Unlike serial killers, mass murderers are frequently, but not always, killed at the scene of the crime. Sometimes they are shot by law enforcement officers called to the scene, while other times mass murderers take their own lives in a final and deliberate act of suicide.
Mass murder is frequently an act of vengeance against society committed by a desperate and fatalistic individual who has no intention of going away quietly or returning to kill another day.
Mass murder and serial murder are two different types of crime with different motivations and goals on the part of the perpetrator. Definitions of serial murder share common elements, but they differ on specific requirements such as the number of murders required, the types of motivation, and the temporal aspects of the murders. Typically, definitions of serial murder specify a certain number of murders, varying from two to ten victims. The classic definition of serial murder required a period of time to elapse between the murders.

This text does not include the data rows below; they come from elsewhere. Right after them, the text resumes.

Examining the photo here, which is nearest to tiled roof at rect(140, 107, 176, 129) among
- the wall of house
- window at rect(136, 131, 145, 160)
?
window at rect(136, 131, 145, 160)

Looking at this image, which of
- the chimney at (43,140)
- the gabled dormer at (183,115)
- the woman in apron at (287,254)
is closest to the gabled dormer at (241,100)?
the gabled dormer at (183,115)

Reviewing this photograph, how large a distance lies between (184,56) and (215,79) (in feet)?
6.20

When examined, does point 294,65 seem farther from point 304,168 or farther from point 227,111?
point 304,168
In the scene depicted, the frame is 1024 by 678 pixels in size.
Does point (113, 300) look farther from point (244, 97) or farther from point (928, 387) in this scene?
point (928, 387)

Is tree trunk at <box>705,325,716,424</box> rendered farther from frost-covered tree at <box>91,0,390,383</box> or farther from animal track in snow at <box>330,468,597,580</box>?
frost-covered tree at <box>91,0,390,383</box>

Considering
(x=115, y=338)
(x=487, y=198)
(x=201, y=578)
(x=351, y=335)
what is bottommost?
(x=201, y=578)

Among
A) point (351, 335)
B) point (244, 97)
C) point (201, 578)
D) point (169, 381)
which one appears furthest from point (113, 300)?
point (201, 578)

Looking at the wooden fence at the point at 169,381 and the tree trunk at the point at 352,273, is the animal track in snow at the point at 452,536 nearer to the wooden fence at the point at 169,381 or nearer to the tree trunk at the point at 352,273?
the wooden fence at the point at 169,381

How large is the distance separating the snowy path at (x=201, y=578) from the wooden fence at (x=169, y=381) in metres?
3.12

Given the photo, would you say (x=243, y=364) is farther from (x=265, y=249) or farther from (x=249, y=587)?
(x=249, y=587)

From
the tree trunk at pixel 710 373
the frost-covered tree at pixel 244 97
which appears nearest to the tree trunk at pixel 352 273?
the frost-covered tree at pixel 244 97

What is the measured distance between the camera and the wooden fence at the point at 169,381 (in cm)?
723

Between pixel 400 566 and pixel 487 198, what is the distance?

Mass murder, by contrast, is the act of murdering multiple people, typically simultaneously or over a relatively short period of time. Mass murder may be committed by either individuals or organizations. Mass murder may also be defined as the intentional and indiscriminate murder of a large number of people by government agents. The FBI defines mass murder of this type as killing four or more persons with no cooling-off period between the murders.
There is no single profile of the “lone wolf terrorist,” but research suggests that several characteristics are common. These include vocational problems, high stress levels, problems with intimate partner relationships, social awkwardness, violent communication, high intelligence, and a mental illness. Many lone actors have had difficulties functioning adequately in everyday life and maintaining healthy relationships. However, not all group members have every characteristic, such as mental illness. (Only a small minority of people with mental illnesses are violent.)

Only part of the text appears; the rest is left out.